Fortunately, there are effective options for debt relief, even during a person's darkest financial days. Through Chapter 7 bankruptcy, individuals can finally break free of the debt that has burdened them.
For instance, one man recently received a discharge in his personal bankruptcy case that was filed shortly after the company he owned closed its doors. The man had personally guaranteed hundreds of thousands of dollars worth of the business's debt, which accounted for much of the man's $3.2 million in personal liability. All of that debt is no longer legally binding on the man, however, due to the bankruptcy discharge.

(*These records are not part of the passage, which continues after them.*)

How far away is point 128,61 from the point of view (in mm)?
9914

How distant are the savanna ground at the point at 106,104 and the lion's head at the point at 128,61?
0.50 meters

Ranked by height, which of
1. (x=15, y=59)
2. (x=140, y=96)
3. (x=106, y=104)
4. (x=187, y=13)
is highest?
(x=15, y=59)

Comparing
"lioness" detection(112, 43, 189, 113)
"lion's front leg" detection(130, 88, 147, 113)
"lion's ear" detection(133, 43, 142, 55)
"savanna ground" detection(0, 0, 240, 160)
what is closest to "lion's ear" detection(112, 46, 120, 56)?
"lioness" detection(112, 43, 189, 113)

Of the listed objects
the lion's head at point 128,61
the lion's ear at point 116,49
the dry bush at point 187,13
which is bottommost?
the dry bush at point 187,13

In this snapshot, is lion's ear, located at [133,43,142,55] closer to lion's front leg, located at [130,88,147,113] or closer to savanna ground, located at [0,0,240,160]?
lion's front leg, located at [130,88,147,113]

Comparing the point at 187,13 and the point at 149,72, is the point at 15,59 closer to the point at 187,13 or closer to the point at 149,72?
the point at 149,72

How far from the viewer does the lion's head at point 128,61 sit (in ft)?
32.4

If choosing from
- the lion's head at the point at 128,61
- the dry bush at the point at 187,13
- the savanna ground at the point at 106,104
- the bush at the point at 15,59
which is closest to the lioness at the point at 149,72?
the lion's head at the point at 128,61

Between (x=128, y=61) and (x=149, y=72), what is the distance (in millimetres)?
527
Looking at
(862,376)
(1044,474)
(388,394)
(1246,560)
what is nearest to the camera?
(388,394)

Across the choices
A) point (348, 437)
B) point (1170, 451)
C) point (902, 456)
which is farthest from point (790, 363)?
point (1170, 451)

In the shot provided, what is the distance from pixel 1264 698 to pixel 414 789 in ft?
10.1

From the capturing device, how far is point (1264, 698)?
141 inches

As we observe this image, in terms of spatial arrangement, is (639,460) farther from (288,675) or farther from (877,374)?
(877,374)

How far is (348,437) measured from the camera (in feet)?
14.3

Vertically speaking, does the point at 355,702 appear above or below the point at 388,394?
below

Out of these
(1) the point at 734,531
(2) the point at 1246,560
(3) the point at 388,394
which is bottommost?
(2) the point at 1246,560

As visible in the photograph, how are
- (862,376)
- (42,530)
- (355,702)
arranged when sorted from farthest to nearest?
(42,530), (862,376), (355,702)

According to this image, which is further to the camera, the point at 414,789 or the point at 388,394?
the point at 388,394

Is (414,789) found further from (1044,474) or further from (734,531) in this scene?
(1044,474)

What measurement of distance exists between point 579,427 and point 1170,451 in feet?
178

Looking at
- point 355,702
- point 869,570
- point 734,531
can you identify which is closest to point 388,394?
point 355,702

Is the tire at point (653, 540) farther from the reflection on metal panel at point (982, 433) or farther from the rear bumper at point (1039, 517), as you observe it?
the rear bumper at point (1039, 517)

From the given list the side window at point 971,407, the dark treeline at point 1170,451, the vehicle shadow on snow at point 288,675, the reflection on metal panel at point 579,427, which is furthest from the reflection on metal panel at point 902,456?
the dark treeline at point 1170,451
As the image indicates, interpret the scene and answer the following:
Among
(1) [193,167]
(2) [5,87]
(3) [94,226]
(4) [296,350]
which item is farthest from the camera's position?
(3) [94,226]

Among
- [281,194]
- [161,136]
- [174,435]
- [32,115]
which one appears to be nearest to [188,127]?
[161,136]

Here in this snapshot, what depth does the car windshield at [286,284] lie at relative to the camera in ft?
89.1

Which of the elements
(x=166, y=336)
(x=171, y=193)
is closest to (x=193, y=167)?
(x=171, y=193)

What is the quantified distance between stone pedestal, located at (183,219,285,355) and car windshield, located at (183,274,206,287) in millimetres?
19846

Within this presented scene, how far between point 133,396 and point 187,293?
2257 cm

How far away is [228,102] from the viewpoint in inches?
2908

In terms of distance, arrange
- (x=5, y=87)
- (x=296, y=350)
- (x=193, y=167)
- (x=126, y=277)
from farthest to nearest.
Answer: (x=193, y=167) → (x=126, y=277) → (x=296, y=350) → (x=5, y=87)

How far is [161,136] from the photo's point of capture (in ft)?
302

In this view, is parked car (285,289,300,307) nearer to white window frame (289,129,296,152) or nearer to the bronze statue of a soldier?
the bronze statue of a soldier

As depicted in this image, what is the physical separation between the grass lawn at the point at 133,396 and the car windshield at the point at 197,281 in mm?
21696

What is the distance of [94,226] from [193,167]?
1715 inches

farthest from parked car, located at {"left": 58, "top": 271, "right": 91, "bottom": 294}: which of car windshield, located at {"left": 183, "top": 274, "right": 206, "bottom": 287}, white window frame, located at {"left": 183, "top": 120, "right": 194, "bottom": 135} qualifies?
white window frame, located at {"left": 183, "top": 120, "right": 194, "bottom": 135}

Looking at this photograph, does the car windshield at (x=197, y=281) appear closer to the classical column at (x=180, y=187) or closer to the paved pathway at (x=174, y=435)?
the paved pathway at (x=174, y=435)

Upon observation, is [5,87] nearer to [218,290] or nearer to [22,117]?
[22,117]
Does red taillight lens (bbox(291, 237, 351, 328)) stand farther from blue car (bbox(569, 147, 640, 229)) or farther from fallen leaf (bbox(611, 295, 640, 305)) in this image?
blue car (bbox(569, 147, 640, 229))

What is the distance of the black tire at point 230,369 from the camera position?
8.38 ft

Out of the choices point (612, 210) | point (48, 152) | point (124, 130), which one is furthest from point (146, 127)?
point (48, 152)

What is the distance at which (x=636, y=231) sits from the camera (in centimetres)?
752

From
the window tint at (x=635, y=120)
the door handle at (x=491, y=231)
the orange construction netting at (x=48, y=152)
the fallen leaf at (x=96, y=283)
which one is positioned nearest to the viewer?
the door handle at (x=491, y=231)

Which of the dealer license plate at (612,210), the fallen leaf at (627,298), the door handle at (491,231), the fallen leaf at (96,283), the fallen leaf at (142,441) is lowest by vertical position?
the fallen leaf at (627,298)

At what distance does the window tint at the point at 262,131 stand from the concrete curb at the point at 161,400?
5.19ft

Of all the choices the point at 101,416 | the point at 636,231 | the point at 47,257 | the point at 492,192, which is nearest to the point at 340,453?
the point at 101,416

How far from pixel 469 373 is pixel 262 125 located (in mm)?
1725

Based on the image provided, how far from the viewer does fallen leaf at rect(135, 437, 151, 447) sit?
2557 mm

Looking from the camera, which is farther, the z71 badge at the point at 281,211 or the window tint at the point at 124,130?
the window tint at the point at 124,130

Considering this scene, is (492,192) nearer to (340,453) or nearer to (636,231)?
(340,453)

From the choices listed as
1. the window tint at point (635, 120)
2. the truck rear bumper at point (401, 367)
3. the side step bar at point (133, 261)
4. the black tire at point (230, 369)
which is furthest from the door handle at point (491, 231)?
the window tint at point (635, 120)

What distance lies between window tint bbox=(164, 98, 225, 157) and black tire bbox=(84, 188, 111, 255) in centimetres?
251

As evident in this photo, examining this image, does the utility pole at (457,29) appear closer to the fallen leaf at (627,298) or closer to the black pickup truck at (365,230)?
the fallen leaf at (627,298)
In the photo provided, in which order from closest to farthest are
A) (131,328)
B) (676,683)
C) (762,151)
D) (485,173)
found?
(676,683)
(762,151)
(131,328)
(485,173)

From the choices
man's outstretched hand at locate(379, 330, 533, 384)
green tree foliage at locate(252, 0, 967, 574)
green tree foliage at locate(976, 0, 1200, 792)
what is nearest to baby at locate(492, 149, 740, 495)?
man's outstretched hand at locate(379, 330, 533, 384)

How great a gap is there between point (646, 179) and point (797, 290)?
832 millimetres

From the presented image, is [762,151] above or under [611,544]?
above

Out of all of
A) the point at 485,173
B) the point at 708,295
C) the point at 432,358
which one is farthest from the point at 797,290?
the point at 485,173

The case above was similar to most Chapter 7 cases, in that it was a no asset case. This means the debtor has no assets that are not exempt or subject to valid liens. Under those circumstances, the trustee who is appointed to handle the case will file a no asset report with the court, which means the unsecured creditors will not receive any distribution.
When there are assets to be liquidated, the process may be slightly different. In those cases, creditors may file objections and be involved in determining the priority of claims to the person's assets.
In either event, the individual who files for bankruptcy can obtain a debt discharge. However, it is helpful to know how the case will proceed, as each individual's case will vary depending on his or her individual circumstances.